Tree-of-Debate: Multi-Persona Debate Trees Elicit Critical Thinking for Scientific Comparative Analysis¶

Conference: ACL 2025
arXiv: 2502.14767
Authors: Priyanka Kargupta, Ishika Agarwal, Tal August, Jiawei Han (UIUC) Code: GitHub
Area: Others
Keywords: Multi-agent debate, paper comparative analysis, tree-structured reasoning, retrieval-augmented generation, scientific literature summarization

TL;DR¶

The Tree-of-Debate (ToD) framework is proposed, which represents scientific papers as LLM personas that engage in tree-structured debates. Through self-deliberation, iterative retrieval, and moderator-guided hierarchical subtopic expansion, ToD generates fine-grained, contextualized comparative summaries of papers, significantly outperforming baseline methods in evaluations by domain experts.

Background & Motivation¶

Background¶

With the explosive growth of scientific literature (e.g., over 24,000 papers submitted to arXiv in October 2024 alone), researchers face a major challenge: identifying novel discoveries, incremental contributions, and equivalent ideas across related papers, particularly similar works from different research communities. Automatically generating comparative summaries of papers is highly valuable for literature reviews.

Limitations of Prior Work¶

Existing comparative summarization methods (such as the Two-Stage pipeline) typically adopt an "extract-then-compare" two-step strategy, but they only focus on surface-level semantic differences and fail to capture the most relevant deep distinctions.
Unstructured LLM generation tends to produce extractive summaries, listing semantically similar/dissimilar phrases directly as similarities/differences without contextual explanations of "why".
Difficulty in handling long texts: Providing the entire paper directly leads to key details being overwhelmed, while using only titles and abstracts yields only high-level, surface-level comparisons.
Lack of datasets for non-co-citing papers: Prior work neglects comparison scenarios between papers that do not cite each other, which is extremely common in the era of literature explosion.

Core Motivation¶

To design a structured multi-persona debate framework that uses a tree structure to decompose paper contributions into independent subtopics. It aims to reveal fine-grained similarities and differences through debate-style critical reasoning while ensuring factual accuracy via iterative retrieval.

Method¶

Overall Architecture¶

ToD consists of three core roles: two paper personas (representing the two papers to be compared) and one moderator. Given two papers \(p_1, p_2\) and a root topic \(n_0\), the framework dynamically constructs a debate tree \(T\), where each node represents a debate round on a specific topic contribution.

Segment-level Retrieval¶

A retrieval embedding model is used to partition each paper into segments of approximately three sentences.
The top \(\delta\) most relevant segments are retrieved for each topic \(n_i\) based on cosine similarity.
Query format: "[Topic Name] : [Topic Description]"

Persona Construction¶

Paper Persona: Authored with the paper's title, abstract, and retrieved segments related to the current topic, with the role of arguing that its own contribution is superior to the opponent's.
Moderator: Uses the same underlying model and is responsible for (i) identifying key debate subtopics, (ii) judging the progress of the debate, and (iii) synthesizing the debate tree into a comparative summary.

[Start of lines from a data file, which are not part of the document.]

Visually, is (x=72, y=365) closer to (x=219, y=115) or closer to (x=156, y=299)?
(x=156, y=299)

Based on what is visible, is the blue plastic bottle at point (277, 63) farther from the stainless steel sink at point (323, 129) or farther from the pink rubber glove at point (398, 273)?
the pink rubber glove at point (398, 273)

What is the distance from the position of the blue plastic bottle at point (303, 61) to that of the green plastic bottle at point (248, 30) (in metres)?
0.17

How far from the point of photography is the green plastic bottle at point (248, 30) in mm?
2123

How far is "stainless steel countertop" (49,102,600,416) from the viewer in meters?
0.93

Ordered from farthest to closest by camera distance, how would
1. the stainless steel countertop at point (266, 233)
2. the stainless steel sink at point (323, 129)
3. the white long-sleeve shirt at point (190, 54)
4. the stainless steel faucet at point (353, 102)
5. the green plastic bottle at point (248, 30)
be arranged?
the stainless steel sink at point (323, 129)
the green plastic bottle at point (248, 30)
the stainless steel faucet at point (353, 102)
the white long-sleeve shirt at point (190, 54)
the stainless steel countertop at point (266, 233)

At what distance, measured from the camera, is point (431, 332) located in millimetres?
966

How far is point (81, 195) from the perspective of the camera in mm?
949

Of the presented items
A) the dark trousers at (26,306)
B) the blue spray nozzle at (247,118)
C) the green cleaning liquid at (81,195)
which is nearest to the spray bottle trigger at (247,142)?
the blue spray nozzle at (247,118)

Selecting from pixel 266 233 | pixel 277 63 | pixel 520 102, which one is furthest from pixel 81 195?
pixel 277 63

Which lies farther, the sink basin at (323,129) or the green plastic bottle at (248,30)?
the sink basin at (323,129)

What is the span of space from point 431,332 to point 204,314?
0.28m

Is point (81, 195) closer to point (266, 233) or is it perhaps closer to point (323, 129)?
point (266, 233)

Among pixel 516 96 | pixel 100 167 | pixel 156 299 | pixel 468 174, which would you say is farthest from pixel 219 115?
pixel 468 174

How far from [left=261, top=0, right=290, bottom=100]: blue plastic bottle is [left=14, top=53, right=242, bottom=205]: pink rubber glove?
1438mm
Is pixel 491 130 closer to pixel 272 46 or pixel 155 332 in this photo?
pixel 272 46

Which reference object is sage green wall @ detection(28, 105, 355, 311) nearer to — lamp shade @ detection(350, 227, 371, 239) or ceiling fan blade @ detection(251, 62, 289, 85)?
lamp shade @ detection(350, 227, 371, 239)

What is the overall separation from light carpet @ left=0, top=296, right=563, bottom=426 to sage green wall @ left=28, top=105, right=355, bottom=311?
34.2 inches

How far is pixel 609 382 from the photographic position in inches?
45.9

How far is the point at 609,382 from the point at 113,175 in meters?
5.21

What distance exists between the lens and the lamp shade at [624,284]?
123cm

Tree Node Debate Process (Three Stages)¶

Stage 1: Self-Deliberation 1. Each persona retrieves segments \(S_i^a\) related to the current topic \(n_i\). 2. Generates \(k\) novelty claims \(C_i^a\), mapping them to corresponding evidence \(E_i^a \subseteq S_i^a\). 3. Preemption: Exposes the opponent's claims \(C_i^b\) to persona \(p_a\), who retrieves preemptive evidence \(\widetilde{E}_i^a\) from their own paper and uses an LLM filtering step to judge whether the evidence supports, refutes, or clarifies the opponent's claim. 4. The moderator generates \(k\) subtopics based on the claims and evidence from both sides.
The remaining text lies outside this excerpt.